How do companies identify and manage business risk?

                                           At each stage of the business life cycle, facing both internal and external risks that companies can have a negative impact on operations. Startup companies and established organizations a strategic business plan for the ability to identify risks to the successful operation rate risk component. Businesses are identified using a variety of methods threats, but each of the identifier strategy is based on a thorough analysis of specific business activities can challenge for the company. Most business models, organizations, acceptance, transfer, that can be managed through the reduction or elimination, strategic and external risks facing avoidable.

Preventable Risks

                                  All organizations face when it is identified correctly can be curbed to some internal threats. Preventable risks are illegal or immoral acts or operational systems in human danger, or the company or employees, as breakdown management.

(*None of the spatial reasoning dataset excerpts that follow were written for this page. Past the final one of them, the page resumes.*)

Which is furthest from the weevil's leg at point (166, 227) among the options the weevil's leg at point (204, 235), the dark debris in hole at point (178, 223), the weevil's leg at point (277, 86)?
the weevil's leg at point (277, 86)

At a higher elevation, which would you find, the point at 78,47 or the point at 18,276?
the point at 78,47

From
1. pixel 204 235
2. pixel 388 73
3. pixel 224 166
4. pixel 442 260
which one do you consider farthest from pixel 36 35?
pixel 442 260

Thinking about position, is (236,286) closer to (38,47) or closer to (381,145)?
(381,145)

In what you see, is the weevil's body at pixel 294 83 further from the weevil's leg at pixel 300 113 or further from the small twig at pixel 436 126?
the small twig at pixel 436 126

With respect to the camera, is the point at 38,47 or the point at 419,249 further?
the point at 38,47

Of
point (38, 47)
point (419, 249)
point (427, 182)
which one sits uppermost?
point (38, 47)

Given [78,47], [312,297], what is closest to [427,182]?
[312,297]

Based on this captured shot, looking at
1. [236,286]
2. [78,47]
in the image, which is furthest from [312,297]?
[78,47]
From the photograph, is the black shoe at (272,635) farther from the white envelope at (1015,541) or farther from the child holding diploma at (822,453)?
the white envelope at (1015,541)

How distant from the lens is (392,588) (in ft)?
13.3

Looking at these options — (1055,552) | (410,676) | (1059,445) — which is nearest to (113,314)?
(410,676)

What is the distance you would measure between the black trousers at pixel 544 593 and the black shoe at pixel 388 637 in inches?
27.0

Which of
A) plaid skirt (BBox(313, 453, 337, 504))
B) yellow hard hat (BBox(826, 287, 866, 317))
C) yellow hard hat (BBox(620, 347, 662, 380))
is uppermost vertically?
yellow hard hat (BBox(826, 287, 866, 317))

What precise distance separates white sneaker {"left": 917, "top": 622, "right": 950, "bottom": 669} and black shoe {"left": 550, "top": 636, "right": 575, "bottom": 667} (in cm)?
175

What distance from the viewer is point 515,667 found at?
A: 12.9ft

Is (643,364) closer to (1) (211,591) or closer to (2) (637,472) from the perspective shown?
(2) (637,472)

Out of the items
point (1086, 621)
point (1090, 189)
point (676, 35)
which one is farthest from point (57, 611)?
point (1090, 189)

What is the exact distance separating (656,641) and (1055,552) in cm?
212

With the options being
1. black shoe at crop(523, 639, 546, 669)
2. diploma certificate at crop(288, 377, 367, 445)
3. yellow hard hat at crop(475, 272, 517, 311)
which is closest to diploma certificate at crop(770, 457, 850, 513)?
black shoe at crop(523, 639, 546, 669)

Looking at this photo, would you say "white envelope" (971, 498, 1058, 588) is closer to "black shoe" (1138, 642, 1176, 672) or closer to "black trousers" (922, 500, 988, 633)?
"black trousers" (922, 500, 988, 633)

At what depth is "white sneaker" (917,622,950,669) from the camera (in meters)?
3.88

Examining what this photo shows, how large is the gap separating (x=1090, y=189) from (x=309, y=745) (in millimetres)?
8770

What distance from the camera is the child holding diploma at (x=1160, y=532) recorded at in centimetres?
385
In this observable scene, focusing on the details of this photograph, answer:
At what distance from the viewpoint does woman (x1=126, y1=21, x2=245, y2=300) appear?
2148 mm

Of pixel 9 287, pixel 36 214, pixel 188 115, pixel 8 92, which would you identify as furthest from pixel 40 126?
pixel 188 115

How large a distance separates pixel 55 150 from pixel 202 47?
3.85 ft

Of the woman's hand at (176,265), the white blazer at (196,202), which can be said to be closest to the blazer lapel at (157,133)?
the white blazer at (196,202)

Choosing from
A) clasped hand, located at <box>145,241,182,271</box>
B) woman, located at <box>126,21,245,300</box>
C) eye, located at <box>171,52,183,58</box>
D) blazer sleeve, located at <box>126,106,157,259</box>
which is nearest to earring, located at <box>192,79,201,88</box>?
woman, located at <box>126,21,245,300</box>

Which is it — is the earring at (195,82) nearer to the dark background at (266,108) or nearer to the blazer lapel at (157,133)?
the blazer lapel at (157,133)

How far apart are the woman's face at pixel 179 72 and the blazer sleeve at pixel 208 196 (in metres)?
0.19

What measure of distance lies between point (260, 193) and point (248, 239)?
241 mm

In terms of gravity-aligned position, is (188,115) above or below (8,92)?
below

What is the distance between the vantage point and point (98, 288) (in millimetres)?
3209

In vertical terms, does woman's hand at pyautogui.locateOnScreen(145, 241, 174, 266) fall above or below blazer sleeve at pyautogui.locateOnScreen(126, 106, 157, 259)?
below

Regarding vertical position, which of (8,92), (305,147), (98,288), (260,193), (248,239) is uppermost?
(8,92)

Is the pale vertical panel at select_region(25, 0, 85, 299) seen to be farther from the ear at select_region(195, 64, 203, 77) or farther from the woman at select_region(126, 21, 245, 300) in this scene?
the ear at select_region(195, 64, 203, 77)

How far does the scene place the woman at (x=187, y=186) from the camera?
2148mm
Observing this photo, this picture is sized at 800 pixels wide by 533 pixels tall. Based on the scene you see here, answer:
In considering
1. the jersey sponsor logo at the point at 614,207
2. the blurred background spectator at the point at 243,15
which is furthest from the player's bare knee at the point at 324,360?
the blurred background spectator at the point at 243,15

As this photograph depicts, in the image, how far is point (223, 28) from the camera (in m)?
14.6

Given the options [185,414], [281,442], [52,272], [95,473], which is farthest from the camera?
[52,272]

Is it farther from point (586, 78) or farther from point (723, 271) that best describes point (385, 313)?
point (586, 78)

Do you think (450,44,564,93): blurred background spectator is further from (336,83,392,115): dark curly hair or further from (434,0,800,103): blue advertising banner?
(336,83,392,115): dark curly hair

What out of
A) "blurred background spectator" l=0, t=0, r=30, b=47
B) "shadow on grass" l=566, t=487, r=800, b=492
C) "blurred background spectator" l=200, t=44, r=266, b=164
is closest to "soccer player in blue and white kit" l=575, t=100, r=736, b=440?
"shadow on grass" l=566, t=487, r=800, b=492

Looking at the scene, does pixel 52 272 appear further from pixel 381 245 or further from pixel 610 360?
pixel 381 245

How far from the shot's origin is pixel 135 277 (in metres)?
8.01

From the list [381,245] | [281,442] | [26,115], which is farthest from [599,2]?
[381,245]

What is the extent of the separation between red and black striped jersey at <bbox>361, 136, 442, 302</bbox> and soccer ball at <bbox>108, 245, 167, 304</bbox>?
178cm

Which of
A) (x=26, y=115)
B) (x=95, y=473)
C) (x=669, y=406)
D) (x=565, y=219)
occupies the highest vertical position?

Companies set the level of tolerance for each type of internal risk because there may be a time in the life cycle of business mistakes. However, strong corporate governance policies and help eliminate the avoidable risks within an organization or continuous monitoring of operational procedures.

Strategic Risks

                           Unlike internal threats, are not entirely undesirable strategic risks. Pharmaceutical companies are exposed to a new drug research and risk strategy through the development of financial institutions such as banks or credit unions, assume the risk of lending strategies by users. The risks associated with these strategies include each organization's business objectives. Are managed effectively, the approval of risk strategies can create highly profitable operations.
                                        Companies exposed to a lot of risk, strategy and possible negative consequences by maintaining the infrastructure that support high-risk projects can be reduced. A risky business failure often existing projects as a system, strong cash flow or the ability to finance new projects in an affordable way, and a comprehensive process to review and diversity also includes the financial based on an analysis of possible future return on investment for companies in difficulty monitoring.

External Risks

                               All companies face risks to which they have little or no control. External risks from changes in national and international economic environment, changes in the political landscape, and natural disasters. Some organizations are more certain than others are exposed to external risks, may create risk management strategies to reduce the long-term effects of negative results of all the companies and external threats. Liability or property and casualty insurance is often used to transfer the financial burden of external threats to a third party or an insurance company.

All risk management plans are structured in the same way, but all companies should be able to identify each of the strategic internal and external risks associated with specific activities. By firms and accepts the transfer, retention strategies to eliminate risks or organization can reduce the negative consequences of a risk materializing.